Originally published Nov. 20, 2008
By Susan Lampert Smith
Saturday's game against Cal Poly will mark the very last Badger Bash at Union South.
For more than 30 years, the Wisconsin Marching Band has charged up the fans during a pregame rally amid the bratwurst smoke of Wisconsin's other union.
The anonymous pile of gray concrete will come a tumbling down early next year, to make room for a new and improved student union serving the south end of campus. Not many will mourn its passing, but I will. Sure, it could never compete with the older Memorial Union, which has the Terrace, Lake Mendota, classic architecture, a Rathskellar and a venerable theater.
Union South has a bowling alley. And, did I mention, concrete?
Still, it holds a warmish spot in my heart, because I worked there as a student in the late 1970s, and met my husband and several of my lifelong friends while serving beer to the drunken Badger faithful.
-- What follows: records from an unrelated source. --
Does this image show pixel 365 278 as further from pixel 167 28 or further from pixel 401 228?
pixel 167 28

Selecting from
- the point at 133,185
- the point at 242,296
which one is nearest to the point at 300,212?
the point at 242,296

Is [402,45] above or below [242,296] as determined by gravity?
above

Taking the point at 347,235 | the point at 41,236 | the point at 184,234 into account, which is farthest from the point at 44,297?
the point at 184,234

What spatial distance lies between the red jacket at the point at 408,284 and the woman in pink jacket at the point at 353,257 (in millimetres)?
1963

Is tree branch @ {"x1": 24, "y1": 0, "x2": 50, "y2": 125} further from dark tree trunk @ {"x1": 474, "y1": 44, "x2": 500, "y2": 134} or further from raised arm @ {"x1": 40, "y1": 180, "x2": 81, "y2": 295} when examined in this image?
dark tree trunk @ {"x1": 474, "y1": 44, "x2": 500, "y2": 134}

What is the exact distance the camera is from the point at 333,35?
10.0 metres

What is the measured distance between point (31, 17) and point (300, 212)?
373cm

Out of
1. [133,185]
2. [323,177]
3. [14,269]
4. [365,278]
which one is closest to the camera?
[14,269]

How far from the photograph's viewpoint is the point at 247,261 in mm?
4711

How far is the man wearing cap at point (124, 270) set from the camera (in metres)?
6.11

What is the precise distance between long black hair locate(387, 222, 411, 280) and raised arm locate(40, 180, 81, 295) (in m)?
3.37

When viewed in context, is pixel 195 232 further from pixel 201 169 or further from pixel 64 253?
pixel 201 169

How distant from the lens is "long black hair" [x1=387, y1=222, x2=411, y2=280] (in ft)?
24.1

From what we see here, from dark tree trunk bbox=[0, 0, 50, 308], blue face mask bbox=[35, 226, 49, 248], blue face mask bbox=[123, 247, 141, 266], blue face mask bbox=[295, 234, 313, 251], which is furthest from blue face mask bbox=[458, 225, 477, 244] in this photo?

Back then, we served so much beer on game days that we had a line of half-barrels, taps continually open, and just passed cups hand-to-hand beneath the taps until they were full. I remember standing, at times, in a beer lake that lapped at my ankles. Back then, both Unions held a February German Mardi Gras called Fasching. It mostly involved beer. A bus ran between the two Unions with a barrel on board, so no one would ever be far from beer. At Union South, Fasching included tossing cups of beer into the open atrium. Try that now, and you'd probably be arrested.
Union South was also the site of the worst grade I ever earned at the UW: A "C" in bowling. I still can't bowl worth a damn. Still, there were plenty of student memories made at Union South.
So stop by Saturday, and raise a last toast to the "other" Union.
So stop by Saturday, and raise a last toast to the "other" Union.